If so, post a visitors message, let's figure out where we're going to hang out if it's gone.

Rollitup regulars please don't be offended by this post. I'm sure that in this forum friendships are formed and only accessed when you're here, I would just like to know where to go to talk to my friends. Thank you.


----------



## thedoc08 (Dec 31, 2010)

I'm not sure what an MPer is, should I be offended?


----------



## prostheticninja (Dec 31, 2010)

I'm not a regular but, should I also be offended?


----------



## stoneruk (Dec 31, 2010)

Muslim PillowBite er?


----------



## Gafoogle (Dec 31, 2010)

military police?


----------



## Hayduke (Dec 31, 2010)

I can not believe you come on here and post a question like that...I mean who do you think you are??????

What's an MPer...?


----------



## Gafoogle (Jan 1, 2011)

I'm still confused by this post, what is it that you're asking?

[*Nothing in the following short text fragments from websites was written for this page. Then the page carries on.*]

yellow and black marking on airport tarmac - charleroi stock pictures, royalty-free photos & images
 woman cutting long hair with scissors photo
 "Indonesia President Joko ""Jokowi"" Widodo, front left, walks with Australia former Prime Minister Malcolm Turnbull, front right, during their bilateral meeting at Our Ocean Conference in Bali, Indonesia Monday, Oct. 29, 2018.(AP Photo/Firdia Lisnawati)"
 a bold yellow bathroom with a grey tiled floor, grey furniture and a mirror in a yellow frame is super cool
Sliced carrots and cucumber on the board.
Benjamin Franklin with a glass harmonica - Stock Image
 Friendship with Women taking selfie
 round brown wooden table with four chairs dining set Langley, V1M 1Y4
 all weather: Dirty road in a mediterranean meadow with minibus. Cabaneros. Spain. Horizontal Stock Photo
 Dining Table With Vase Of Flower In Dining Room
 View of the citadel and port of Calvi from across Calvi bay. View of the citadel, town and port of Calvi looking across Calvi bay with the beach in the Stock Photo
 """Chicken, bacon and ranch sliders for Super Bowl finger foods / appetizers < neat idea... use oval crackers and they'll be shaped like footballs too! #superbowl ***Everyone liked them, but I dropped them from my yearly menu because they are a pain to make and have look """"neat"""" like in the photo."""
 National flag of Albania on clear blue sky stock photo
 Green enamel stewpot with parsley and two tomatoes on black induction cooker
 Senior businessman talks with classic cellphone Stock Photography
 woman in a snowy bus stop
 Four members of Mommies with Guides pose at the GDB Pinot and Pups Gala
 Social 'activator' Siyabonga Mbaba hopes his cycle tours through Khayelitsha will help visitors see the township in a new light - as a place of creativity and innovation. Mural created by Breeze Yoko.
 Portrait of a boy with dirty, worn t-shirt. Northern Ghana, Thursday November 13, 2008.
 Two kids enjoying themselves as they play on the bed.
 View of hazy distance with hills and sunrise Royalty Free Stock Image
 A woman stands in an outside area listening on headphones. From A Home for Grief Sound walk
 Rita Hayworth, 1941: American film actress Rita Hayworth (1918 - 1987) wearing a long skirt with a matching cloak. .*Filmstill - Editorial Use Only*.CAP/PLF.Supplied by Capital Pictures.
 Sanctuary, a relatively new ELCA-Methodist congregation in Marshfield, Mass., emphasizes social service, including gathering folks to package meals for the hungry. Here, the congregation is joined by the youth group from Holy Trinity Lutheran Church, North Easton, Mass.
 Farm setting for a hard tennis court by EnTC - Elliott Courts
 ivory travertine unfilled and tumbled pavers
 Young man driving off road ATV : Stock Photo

if you want to talk to someone off the forums then you can send them a pm. did you mean pmer?


----------



## robert 14617 (Jan 1, 2011)

do i have mp's what do i do if i get them?


----------



## Hayduke (Jan 1, 2011)

robert 14617 said:


> do i have mp's what do i do if i get them?


penicillin is usually pretty effective...I think I am going to start a thread with some vague acronym just for giggles...


----------



## Leothwyn (Jan 1, 2011)

My friend showed me how to tell how done a steak is when you're BBQing it by poking it with a finger and feeling how firm it is. I think that's what he meant. So, yes I am a Meat Poker. 

Or maybe he meant 'meat _puller_'? I suppose all guys do that pretty regularly. But, then he says that we should figure out where to hang out together if I am one. Hmmm... I usually do that alone. Now I *am* starting to get offended.

Oh wait, maybe he meant 'monkey pincher'. In that case, no, I'm not one.


----------



## The Knuck (Jan 1, 2011)

I am an MP'er, whats up with them?


----------



## dbkick (Jan 1, 2011)

*MP* or *mp* may refer to:


Mending plate
Monoprint (M/P), an art term referring to a type of printmaking
Military police
Mumbai Police
Machine pistol
Manu propria, Latin for _with one's own hand_
Martinair IATA airline designator or reservation code
Maximum parsimony in statistical analyses
Member of Parliament
Metropolitan police or municipal police
mezzo-piano, a musical term meaning "medium-quiet" or "moderately-quiet"
Miljöpartiet, Swedish green party
Missouri Pacific Railroad reporting mark
Modus ponens, Latin for _mode that affirms_
Mooring Post
Mp (digraph)
Ministério Público
Medida provisória
Missionary position
abbreviation for Latin _mille passuum_, (literally "a thousand paces", the Roman mile, ancient unit of long distance
 *Which is it OP?
*


----------



## The Knuck (Jan 1, 2011)

its short for another site.


----------



## Melvan (Jan 1, 2011)

Very clever responses from all. Yes MP is another forum we haven't been able to access for a couple of days. I was just looking for certain friends who may have floated here. I have found some.

I will add that I originally rejected the idea of hanging out here, but I just got a dose of some great sarcasm, witty, so there may be hope. 

Green mojo to all.


----------



## Gafoogle (Jan 1, 2011)

Melvan said:


> I will add that I originally rejected the idea of hanging out here, but I just got a dose of some great sarcasm, witty, so there may be hope.




glad you could join us sarcastic wise asses


----------



## Dominathan (Jan 1, 2011)

I am totally offended!


----------



## NYC420 (Jan 1, 2011)

I like this place already Melvan. Unfortunately, my "Secret Code Name" is being used here. HOW DARE YOU YOU THIEVING LITTLE VILLIAN!!! I'M GOING
TO CALL....... Ummmmmmm, who is it exactly that I call ???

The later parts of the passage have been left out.